Document extract ::
## start
Hyperfusible, adj. (of a substance) capable of reducing the melting ranges in end-stage magmatic fluids.
The course of fractional crystallization of subalkaline magmas epitomized in the schematic reaction series is the net result of all the factors that contribute to phase equilibrium in the poly-component system concerned. Just what the components of the system may be in the strict sense of the phase rule we do not know. The ingredients are SiO2, S, CaO, F, Al2O3, H2O, MgO, Cl, Na2O, CO2, and a host of others. It has become the custom, merely because it is expedient, to express some of the ingredients as oxides, some as elements, and so on, but there is no fundamental basis for so doing. In the liquid magma they all occur combined in a great variety of compounds of which we know very little but which enter into the liquid upon an equal basis of mutual solution. We are not concerned particularly with the contribution each of these ingredients makes to the control of the general course of fractional crystallization as outlined. We know only that the net result of the interplay of all their contributions is as we observe it. Now in the list of ingredients there are mentioned certain substances such as F and CO2 which are gaseous at the ordinary temperature and pressure, and others such as H2O and S which are gaseous at only moderately elevated temperatures. These may be contrasted in this respect with such ingredients as CaO and Al2O3. In connection with a magma crystallizing under adequate pressure the contrast mentioned has no significance. Each ingredient, of whichever class, contributes its share to the general equilibrium and separates as a constituent of the solid phases formed. This is as true of, say, H2O and F, which taken alone are liquid or gaseous at the ordinary temperature, as it is of CaO and SiO2. Thus H2O of our list separates as a constituent of hornblende of the reaction series and both H2O and F as a constituent of mica, and although H2O or F as such would be fluid or gaseous at the existing temperature, the whole mass may become completely solid at a comparatively elevated temperature, let us say somewhat arbitrarily 500°. There need be no unsolidified residue. All of the magma ingredients enter into the solid mass on an equal basis. There is no reason for distinguishing two classes of ingredients.
Under other conditions where lower pressure prevails the sum of the partial pressures of all the ingredients of the magma may at some stage exceed the external pressure. A gas phase will then separate from the liquid and the gas phase will contain all of the ingredients of the magma, each in an amount proportional to its partial pressure. Certain ingredients such as H2O, F, and the like will contribute to the gas phase in large amount and certain others such as CaO will be practically absent. Those constituents that dominate in the gas phase are referred to ordinarily as the volatile components, though certain substances not usually to be regarded as volatile may enter the gas phase in notable amounts; as, for example, iron and titanium in virtue of their capacity to form volatile halogen compounds.
## end
Data excerpts ::
## start
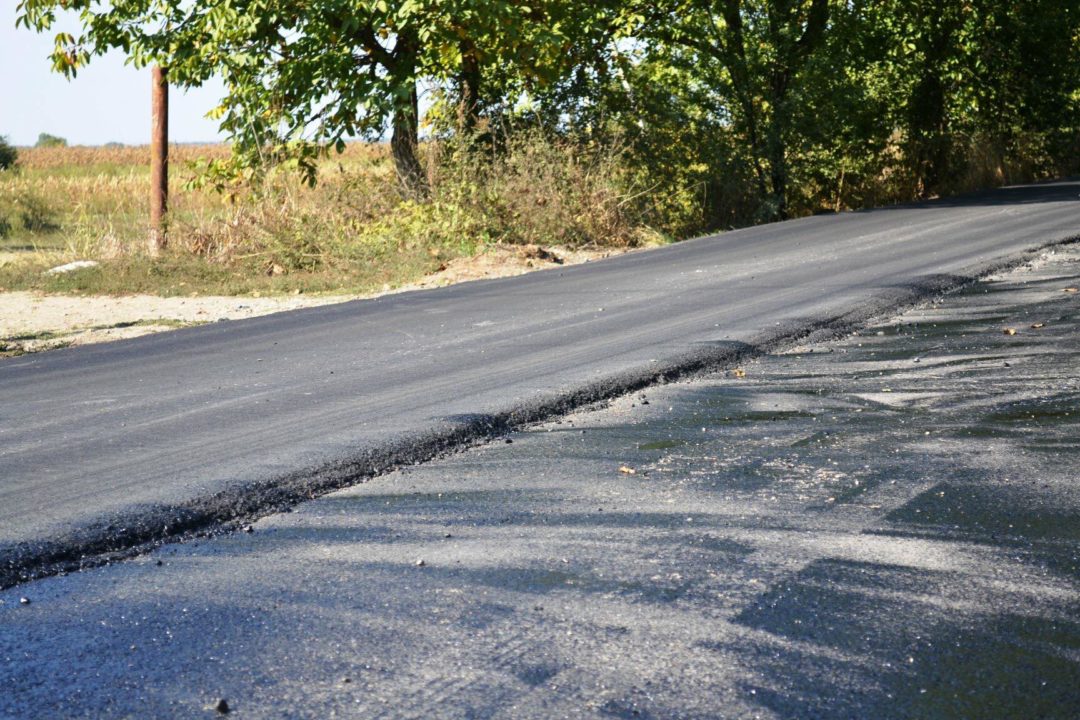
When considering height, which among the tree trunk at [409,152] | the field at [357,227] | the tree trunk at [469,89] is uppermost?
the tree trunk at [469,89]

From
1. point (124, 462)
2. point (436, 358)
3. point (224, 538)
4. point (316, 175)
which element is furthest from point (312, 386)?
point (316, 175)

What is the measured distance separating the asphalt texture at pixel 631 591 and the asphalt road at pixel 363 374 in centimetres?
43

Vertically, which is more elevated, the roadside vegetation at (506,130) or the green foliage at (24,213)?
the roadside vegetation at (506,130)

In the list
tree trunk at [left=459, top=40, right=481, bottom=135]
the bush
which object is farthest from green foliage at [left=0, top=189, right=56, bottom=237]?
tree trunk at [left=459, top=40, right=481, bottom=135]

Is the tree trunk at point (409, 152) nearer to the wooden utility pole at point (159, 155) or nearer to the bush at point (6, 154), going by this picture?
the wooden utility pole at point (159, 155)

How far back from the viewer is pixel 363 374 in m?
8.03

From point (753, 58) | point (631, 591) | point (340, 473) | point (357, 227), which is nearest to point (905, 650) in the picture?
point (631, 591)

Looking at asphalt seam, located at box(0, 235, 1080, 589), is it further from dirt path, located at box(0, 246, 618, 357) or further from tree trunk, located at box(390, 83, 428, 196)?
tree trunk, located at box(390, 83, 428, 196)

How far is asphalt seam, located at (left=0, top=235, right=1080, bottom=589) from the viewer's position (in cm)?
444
## end
## start
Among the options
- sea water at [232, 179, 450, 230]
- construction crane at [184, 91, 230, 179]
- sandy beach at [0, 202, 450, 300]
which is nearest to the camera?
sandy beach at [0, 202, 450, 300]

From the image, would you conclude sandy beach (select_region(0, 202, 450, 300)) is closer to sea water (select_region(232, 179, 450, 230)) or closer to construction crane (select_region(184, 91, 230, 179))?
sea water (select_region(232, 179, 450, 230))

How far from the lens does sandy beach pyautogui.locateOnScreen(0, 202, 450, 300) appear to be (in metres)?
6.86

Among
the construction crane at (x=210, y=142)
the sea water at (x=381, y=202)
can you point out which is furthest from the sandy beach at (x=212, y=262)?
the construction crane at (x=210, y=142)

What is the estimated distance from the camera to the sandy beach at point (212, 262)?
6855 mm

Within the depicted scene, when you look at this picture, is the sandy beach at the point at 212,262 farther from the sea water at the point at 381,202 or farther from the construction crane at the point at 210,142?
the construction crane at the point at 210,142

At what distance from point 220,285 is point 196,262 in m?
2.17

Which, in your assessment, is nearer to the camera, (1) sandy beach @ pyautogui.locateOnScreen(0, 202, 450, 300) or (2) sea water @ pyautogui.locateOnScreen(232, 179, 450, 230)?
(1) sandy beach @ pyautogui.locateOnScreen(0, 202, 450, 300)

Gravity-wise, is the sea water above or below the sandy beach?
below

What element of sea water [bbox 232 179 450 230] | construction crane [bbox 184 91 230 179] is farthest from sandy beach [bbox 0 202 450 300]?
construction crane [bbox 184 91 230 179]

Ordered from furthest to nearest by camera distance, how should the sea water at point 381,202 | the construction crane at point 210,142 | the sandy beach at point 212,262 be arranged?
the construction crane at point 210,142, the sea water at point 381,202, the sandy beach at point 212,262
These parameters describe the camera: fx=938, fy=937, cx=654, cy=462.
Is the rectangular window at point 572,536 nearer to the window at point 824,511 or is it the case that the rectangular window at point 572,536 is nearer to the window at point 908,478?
## end
Tasks and exercises ::
1. Can you revise the magma crystallization passage from the words containing "Under other conditions" through those containing "volatile halogen compounds.", putting "vapor phase" wherever "gas phase" appears?
2. Will you copy, unchanged, the part of the listing that begins with the line containing "These parameters describe" and ends with the line containing "Is the rectangular"?

Per-task answers ::
1.
Under other conditions where lower pressure prevails the sum of the partial pressures of all the ingredients of the magma may at some stage exceed the external pressure. A vapor phase will then separate from the liquid and the vapor phase will contain all of the ingredients of the magma, each in an amount proportional to its partial pressure. Certain ingredients such as H2O, F, and the like will contribute to the vapor phase in large amount and certain others such as CaO will be practically absent. Those constituents that dominate in the vapor phase are referred to ordinarily as the volatile components, though certain substances not usually to be regarded as volatile may enter the vapor phase in notable amounts; as, for example, iron and titanium in virtue of their capacity to form volatile halogen compounds.

2.
These parameters describe the camera: fx=938, fy=937, cx=654, cy=462.
Is the rectangular window at point 572,536 nearer to the window at point 824,511 or is it the case that the rectangular window at point 572,536 is nearer to the window at point 908,478?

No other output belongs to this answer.